- _Written tasks_
1. Please reproduce the Mack Trucks article word for word from "Connectivity will also" up to and including "remotely via updates.".
2. List every sentence in the Mack Trucks article that appears inside quotation marks.

- _Quoted text_
↓↓↓

In another step toward application excellence, Mack Trucks introduced at MATS the Mack Load Logic and a 6×2 liftable pusher axle option for the Pinnacle highway model.

Designed for applications that routinely haul out heavy and return empty, Mack Load Logic and the 6×2 with liftable pusher axle are designed to monitor trailer weight and adjust the truck’s driveline configuration to boost fuel efficiency without impacting performance.

Load Logic integrates an advanced sensor in the rear suspension with the Mack mDRIVE automated manual transmission.

Roy Horton, Mack director of product marketing, says when a fully loaded trailer is detected, mDRIVE operates as a direct drive transmission, locking out twelfth gear for increased performance and pulling power.

Horton adds when an empty trailer is detected, the transmission switches to overdrive, enabling twelfth gear to lower cruise RPMs and maximize fuel efficiency.

During normal operation, control of the lift axle is automatic based on payload. The system offers a manual control feature that enables a driver to raise or lower the suspension for easier landing gear retraction or trailer hook-up. To deliver optimal traction, the system’s suspension pressure and ride height are continuously monitored and adjusted to maintain a load bias toward the drive axle.

Connectivity will also be a major focus of the company, and of the industry as a whole Roy adds.

“The connected truck is here to stay,” he says. “We’re already looking beyond what you see today.”

“It’s about taking data and turning it into action,” Roy adds. “At the end of the day, the fleets are looking to take that data and do something with it.”

For fleets waiting on repairs from their dealer, connectivity allows Mack’s Uptime center to monitor how long a truck has been siting in service and follow up with the dealers to see how repairs could be expedited.

By 2020 Roy foresees vehicles that can self-evaluate and be repaired remotely via updates.

↑↑↑

- _Stored records_
↓↓↓

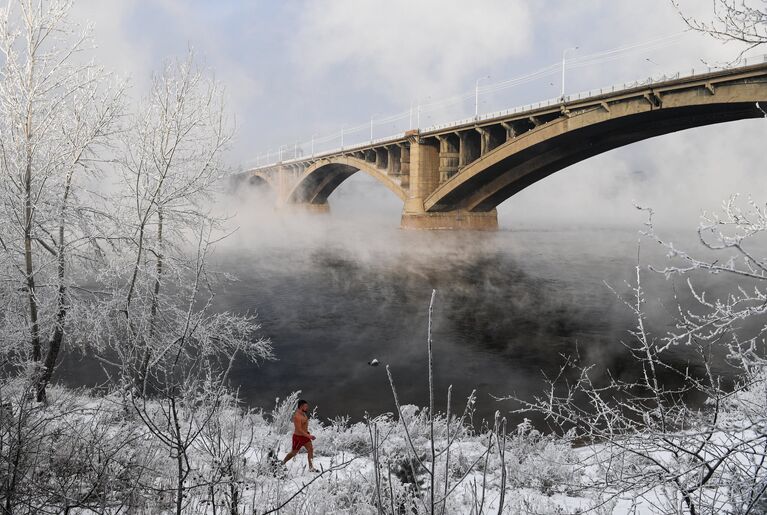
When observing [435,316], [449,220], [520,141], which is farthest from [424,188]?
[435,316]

↑↑↑
↓↓↓

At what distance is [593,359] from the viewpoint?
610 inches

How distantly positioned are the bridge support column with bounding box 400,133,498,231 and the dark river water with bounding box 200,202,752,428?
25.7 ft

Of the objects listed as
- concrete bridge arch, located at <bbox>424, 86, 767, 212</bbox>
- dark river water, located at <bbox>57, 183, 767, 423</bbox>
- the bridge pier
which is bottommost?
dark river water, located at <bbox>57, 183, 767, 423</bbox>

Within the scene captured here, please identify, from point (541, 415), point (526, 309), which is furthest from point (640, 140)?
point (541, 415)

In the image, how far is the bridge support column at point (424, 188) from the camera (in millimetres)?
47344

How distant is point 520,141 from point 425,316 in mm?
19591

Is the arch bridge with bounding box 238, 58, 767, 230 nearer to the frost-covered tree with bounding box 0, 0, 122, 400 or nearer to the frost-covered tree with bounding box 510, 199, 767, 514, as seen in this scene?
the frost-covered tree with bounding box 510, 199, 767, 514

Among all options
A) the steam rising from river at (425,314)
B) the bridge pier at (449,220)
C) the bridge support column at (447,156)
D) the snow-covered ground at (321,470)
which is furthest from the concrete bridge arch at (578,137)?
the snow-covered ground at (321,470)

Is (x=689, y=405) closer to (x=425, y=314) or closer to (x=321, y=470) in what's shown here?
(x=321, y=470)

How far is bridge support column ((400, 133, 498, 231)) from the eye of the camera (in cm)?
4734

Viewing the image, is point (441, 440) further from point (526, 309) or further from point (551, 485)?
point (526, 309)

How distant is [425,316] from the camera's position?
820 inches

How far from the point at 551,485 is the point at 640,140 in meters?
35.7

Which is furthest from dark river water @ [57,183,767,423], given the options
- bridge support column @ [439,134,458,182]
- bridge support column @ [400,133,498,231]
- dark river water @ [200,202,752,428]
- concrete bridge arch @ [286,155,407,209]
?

↑↑↑

- _Results for the exercise_
1.
Connectivity will also be a major focus of the company, and of the industry as a whole Roy adds.

“The connected truck is here to stay,” he says. “We’re already looking beyond what you see today.”

“It’s about taking data and turning it into action,” Roy adds. “At the end of the day, the fleets are looking to take that data and do something with it.”

For fleets waiting on repairs from their dealer, connectivity allows Mack’s Uptime center to monitor how long a truck has been siting in service and follow up with the dealers to see how repairs could be expedited.

By 2020 Roy foresees vehicles that can self-evaluate and be repaired remotely via updates.

2.
- The connected truck is here to stay,
- We’re already looking beyond what you see today.
- It’s about taking data and turning it into action,
- At the end of the day, the fleets are looking to take that data and do something with it.